ÇORUM (A.A) - Ferhat Barulay - İsmail Çimen - Hitit güneşinin
doğduğu topraklara ev sahipliği yapan Çorumun Alaca ilçesine bağlı Alacahöyük
beldesi, tarihe ışık tutacak ipuclarını yaklaşık bir asra yakın süredir
aralıklarla yürütülen arkeolojik kazı çalışmalarıyla vermeye devam ediyor.
Bölgede geçtiğimiz dönemlerde ortaya çıkarılan baraj alanında yürütülen
çalışmalara bu yıl da devam edilirken, Anadoluda adı bilinen en eski kavim olan
Hattiler döneminden kalan barajın günümüzde inşa edilen baraj teknikleriyle büyük
ölçüde benzerlikler gösterdiği belirlendi.
Alacahöyük Kazı Alanı Başkanı Prof. Dr. Aykut Çınaroğlu, AA muhabirine
yaptığı açıklamada, bölgede bir barajın bulunduğunun 1935 yılından bu yana
bilindiğini ancak bunu kimsenin açmaya cesaret gösteremediğini dile getirdi.

> Yapılacaklar listesi:
a – Alacahöyük metninde "ÇORUM (A.A) - Ferhat" sözleriyle başlayıp "vermeye devam ediyor." sözleriyle biten bölümü birebir kopyalar mısınız?
b – Alacahöyük metnine göre şu soruları yanıtlar mısınız?
(i) Alacahöyük beldesi hangi ilçeye bağlıdır?
(ii) Alacahöyük Kazı Alanı Başkanı kimdir?
(iii) Bölgede bir barajın bulunduğu hangi yıldan beri biliniyor?

> Veri satırları:

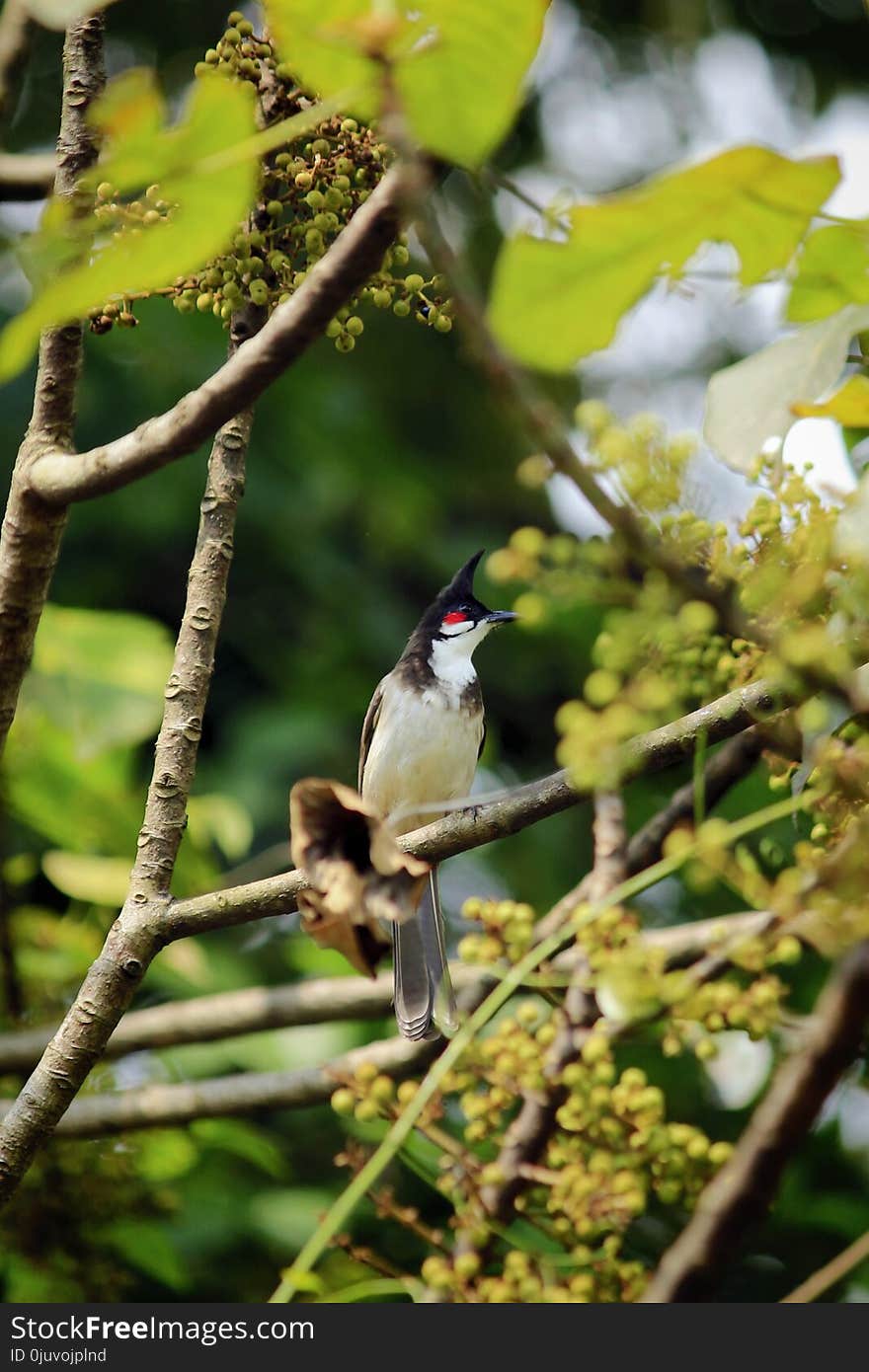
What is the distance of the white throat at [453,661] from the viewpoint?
4488 millimetres

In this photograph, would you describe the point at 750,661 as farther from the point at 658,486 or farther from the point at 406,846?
the point at 406,846

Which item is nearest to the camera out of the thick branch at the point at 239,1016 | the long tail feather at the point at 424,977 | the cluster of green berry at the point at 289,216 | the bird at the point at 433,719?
the cluster of green berry at the point at 289,216

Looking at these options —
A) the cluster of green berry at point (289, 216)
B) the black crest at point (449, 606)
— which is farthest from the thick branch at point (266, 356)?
the black crest at point (449, 606)

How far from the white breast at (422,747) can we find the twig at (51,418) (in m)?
2.20

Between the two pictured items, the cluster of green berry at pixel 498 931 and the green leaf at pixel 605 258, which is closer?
the green leaf at pixel 605 258

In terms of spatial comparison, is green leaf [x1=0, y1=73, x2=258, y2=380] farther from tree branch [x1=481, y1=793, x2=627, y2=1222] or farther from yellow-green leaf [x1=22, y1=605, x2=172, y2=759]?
yellow-green leaf [x1=22, y1=605, x2=172, y2=759]

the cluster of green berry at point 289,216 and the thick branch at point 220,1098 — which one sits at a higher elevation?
the cluster of green berry at point 289,216

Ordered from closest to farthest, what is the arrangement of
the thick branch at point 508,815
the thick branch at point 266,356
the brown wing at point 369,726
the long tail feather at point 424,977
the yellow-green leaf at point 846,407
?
the yellow-green leaf at point 846,407 → the thick branch at point 266,356 → the thick branch at point 508,815 → the long tail feather at point 424,977 → the brown wing at point 369,726

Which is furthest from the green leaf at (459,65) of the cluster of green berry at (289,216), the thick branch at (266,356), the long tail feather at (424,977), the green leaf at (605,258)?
the long tail feather at (424,977)

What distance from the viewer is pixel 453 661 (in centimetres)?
455

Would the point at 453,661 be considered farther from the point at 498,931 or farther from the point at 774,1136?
the point at 774,1136

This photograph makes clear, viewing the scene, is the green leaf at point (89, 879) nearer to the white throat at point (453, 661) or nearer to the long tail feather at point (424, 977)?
the long tail feather at point (424, 977)

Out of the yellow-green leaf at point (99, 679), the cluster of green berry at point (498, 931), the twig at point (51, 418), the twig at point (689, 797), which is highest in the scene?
the twig at point (51, 418)

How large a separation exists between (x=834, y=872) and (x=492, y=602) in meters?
3.64
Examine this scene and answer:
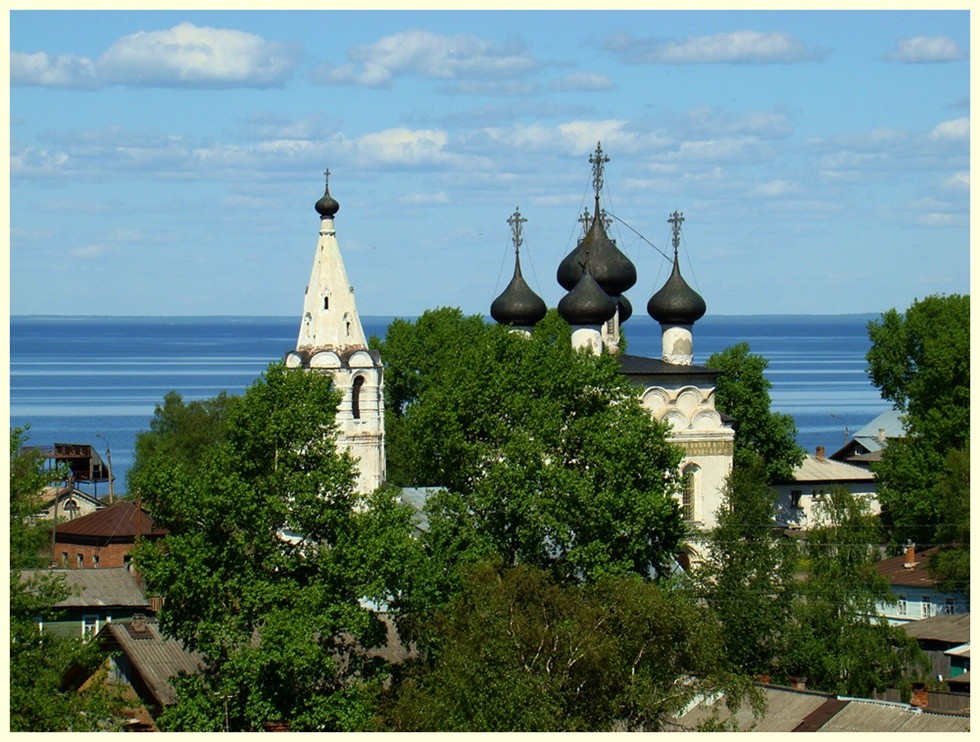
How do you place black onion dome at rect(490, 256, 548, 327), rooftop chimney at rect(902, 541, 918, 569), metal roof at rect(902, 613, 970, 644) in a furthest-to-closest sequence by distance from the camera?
black onion dome at rect(490, 256, 548, 327), rooftop chimney at rect(902, 541, 918, 569), metal roof at rect(902, 613, 970, 644)

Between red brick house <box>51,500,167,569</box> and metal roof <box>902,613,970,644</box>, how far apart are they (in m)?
15.3

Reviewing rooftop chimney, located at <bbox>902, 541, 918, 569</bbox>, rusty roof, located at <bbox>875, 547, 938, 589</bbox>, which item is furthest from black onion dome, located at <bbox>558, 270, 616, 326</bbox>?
rooftop chimney, located at <bbox>902, 541, 918, 569</bbox>

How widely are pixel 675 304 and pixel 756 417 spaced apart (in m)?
7.77

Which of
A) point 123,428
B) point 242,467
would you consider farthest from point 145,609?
point 123,428

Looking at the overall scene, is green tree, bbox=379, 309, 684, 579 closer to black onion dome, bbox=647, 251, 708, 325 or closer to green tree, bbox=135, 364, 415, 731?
green tree, bbox=135, 364, 415, 731

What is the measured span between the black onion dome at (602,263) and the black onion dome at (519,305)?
2.92 feet

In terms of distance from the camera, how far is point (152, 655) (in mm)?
29344

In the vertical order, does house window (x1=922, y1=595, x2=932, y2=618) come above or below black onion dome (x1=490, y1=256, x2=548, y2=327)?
below

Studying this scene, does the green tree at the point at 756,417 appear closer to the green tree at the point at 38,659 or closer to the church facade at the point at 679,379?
the church facade at the point at 679,379

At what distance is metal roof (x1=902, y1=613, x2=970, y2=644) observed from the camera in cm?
3064

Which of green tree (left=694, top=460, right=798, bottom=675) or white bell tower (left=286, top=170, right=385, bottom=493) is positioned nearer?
green tree (left=694, top=460, right=798, bottom=675)

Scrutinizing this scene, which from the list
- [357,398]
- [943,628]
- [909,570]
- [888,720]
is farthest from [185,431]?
[888,720]

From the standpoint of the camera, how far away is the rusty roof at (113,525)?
4122 centimetres
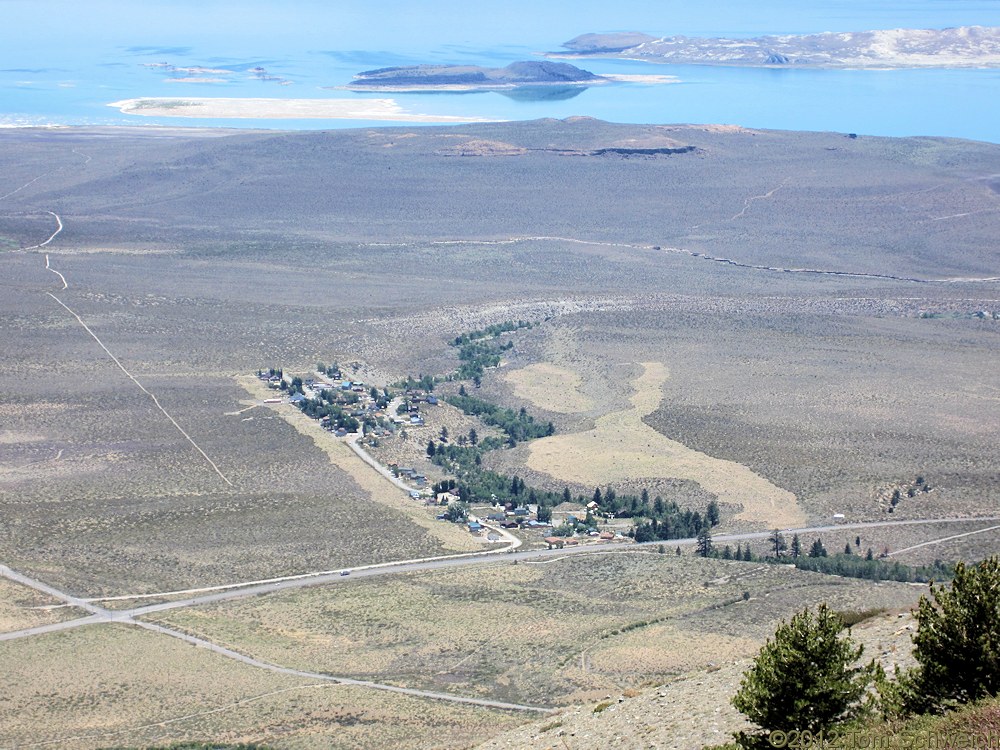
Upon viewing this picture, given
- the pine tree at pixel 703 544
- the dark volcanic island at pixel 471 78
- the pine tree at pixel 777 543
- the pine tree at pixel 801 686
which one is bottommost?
the pine tree at pixel 777 543

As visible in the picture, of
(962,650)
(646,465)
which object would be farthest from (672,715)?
(646,465)

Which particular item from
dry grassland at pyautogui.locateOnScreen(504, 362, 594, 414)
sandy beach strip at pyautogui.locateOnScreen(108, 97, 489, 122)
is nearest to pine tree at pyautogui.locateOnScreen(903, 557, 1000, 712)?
dry grassland at pyautogui.locateOnScreen(504, 362, 594, 414)

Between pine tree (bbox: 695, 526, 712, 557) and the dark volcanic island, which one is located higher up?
the dark volcanic island

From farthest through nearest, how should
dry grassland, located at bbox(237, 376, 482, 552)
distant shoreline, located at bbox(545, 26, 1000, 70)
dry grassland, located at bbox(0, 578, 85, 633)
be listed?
distant shoreline, located at bbox(545, 26, 1000, 70) → dry grassland, located at bbox(237, 376, 482, 552) → dry grassland, located at bbox(0, 578, 85, 633)

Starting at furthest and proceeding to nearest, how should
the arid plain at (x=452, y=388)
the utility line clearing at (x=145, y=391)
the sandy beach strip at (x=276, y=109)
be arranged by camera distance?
1. the sandy beach strip at (x=276, y=109)
2. the utility line clearing at (x=145, y=391)
3. the arid plain at (x=452, y=388)

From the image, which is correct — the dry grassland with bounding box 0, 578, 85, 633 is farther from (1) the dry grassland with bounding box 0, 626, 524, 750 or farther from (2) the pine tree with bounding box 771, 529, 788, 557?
(2) the pine tree with bounding box 771, 529, 788, 557

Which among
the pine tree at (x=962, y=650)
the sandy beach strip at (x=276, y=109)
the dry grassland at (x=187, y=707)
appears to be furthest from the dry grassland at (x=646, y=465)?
the sandy beach strip at (x=276, y=109)

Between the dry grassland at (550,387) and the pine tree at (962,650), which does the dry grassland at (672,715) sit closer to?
the pine tree at (962,650)

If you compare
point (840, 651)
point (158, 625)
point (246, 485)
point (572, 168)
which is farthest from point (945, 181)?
point (840, 651)
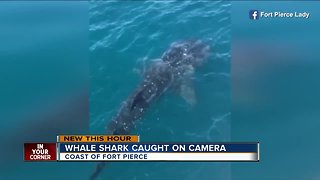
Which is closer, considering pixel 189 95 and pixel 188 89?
pixel 189 95

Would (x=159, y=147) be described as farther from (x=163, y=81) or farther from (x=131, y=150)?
(x=163, y=81)

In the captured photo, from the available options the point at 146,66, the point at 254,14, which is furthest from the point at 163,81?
the point at 254,14

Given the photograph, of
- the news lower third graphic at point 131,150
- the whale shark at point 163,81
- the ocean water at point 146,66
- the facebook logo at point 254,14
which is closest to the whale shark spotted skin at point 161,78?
the whale shark at point 163,81

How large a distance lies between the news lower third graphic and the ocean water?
128 millimetres

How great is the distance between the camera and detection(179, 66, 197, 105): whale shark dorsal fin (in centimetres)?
891

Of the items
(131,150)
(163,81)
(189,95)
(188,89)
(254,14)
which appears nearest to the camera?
(131,150)

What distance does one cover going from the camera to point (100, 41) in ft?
29.0

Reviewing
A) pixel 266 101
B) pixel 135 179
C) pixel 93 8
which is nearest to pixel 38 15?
pixel 93 8

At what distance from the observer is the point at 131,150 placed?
8523 mm

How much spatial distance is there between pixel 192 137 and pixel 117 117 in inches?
57.2

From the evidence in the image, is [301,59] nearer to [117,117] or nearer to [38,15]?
[117,117]

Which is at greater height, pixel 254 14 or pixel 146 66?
pixel 254 14

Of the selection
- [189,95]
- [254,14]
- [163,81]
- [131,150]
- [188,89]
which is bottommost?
[131,150]

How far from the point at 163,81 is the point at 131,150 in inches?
65.2
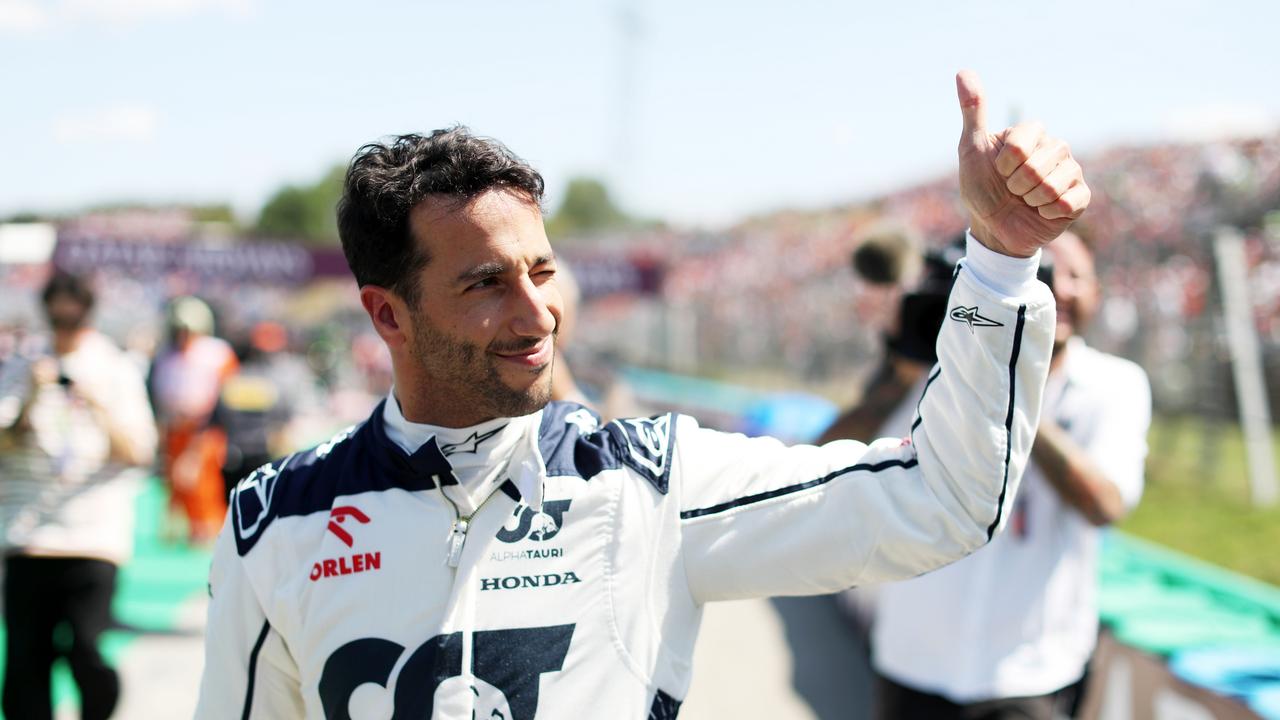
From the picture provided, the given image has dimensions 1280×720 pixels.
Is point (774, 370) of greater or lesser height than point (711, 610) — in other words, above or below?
below

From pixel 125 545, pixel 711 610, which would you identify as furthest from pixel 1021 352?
pixel 711 610

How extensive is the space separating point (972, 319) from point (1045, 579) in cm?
154

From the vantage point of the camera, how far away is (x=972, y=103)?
4.17 ft

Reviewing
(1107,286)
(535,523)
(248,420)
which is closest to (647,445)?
(535,523)

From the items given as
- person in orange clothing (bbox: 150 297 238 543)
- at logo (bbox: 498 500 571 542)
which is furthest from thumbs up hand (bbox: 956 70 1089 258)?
person in orange clothing (bbox: 150 297 238 543)

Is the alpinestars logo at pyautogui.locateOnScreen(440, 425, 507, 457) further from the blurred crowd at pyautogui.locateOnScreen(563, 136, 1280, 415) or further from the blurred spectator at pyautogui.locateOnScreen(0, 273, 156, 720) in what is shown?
the blurred spectator at pyautogui.locateOnScreen(0, 273, 156, 720)

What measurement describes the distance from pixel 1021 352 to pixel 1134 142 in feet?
89.7

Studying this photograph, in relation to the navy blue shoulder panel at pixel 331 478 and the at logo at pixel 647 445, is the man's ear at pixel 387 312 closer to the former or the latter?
the navy blue shoulder panel at pixel 331 478

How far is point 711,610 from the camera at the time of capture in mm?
6852

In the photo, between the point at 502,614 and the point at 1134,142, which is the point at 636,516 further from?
the point at 1134,142

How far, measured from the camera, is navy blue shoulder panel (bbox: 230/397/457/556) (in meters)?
1.55

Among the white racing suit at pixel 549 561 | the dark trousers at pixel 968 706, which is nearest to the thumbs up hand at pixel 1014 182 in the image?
the white racing suit at pixel 549 561

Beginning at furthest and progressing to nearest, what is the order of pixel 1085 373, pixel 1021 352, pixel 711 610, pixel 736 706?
pixel 711 610
pixel 736 706
pixel 1085 373
pixel 1021 352

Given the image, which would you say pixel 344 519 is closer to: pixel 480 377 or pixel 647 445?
pixel 480 377
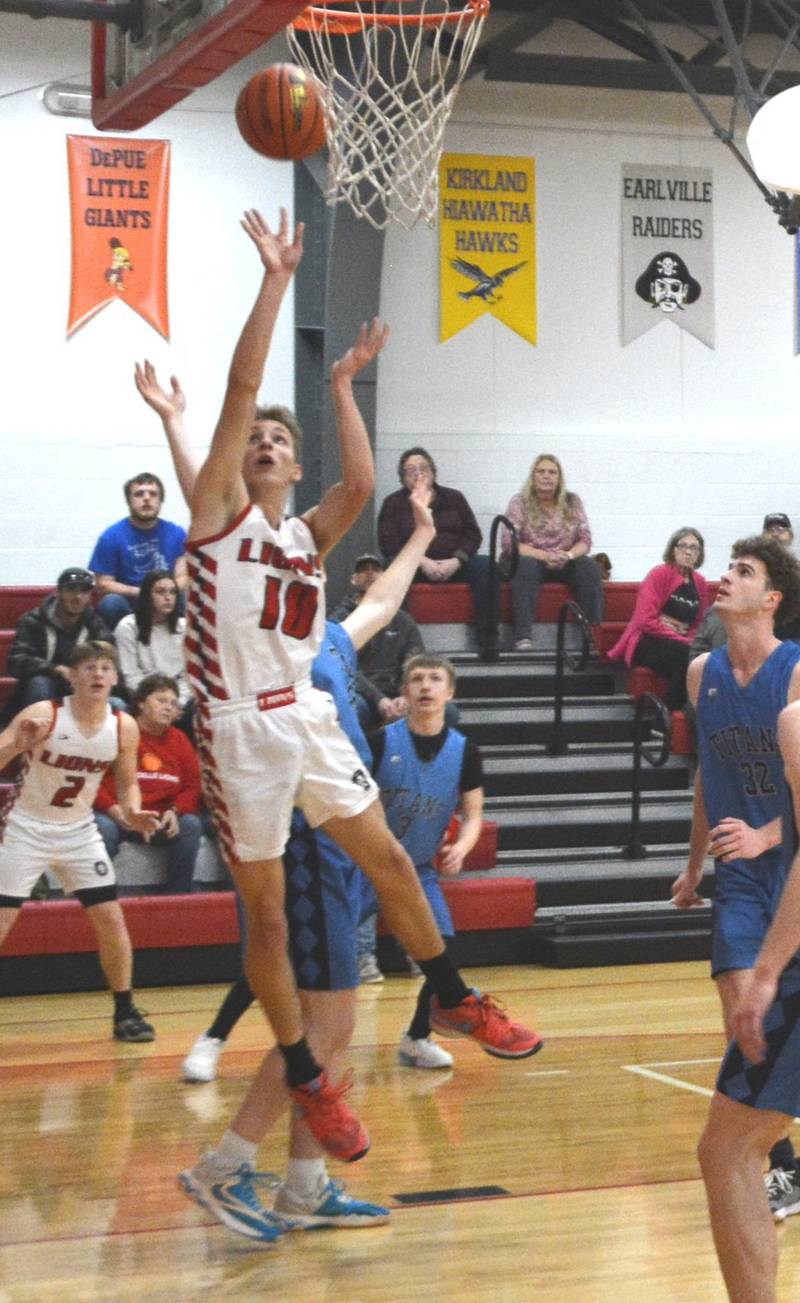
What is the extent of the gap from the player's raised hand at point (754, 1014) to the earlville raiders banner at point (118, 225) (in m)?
9.83

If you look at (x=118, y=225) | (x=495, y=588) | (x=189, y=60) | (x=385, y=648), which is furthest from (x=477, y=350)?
(x=189, y=60)

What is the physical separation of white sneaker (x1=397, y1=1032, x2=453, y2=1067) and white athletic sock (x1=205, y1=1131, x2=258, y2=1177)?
2253 millimetres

> Alıştırma yanıtları:
a –
ÇORUM (A.A) - Ferhat Barulay - İsmail Çimen - Hitit güneşinin
doğduğu topraklara ev sahipliği yapan Çorumun Alaca ilçesine bağlı Alacahöyük
beldesi, tarihe ışık tutacak ipuclarını yaklaşık bir asra yakın süredir
aralıklarla yürütülen arkeolojik kazı çalışmalarıyla vermeye devam ediyor.

b –
(i) Çorum'un Alaca ilçesine.
(ii) Prof. Dr. Aykut Çınaroğlu.
(iii) 1935 yılından beri.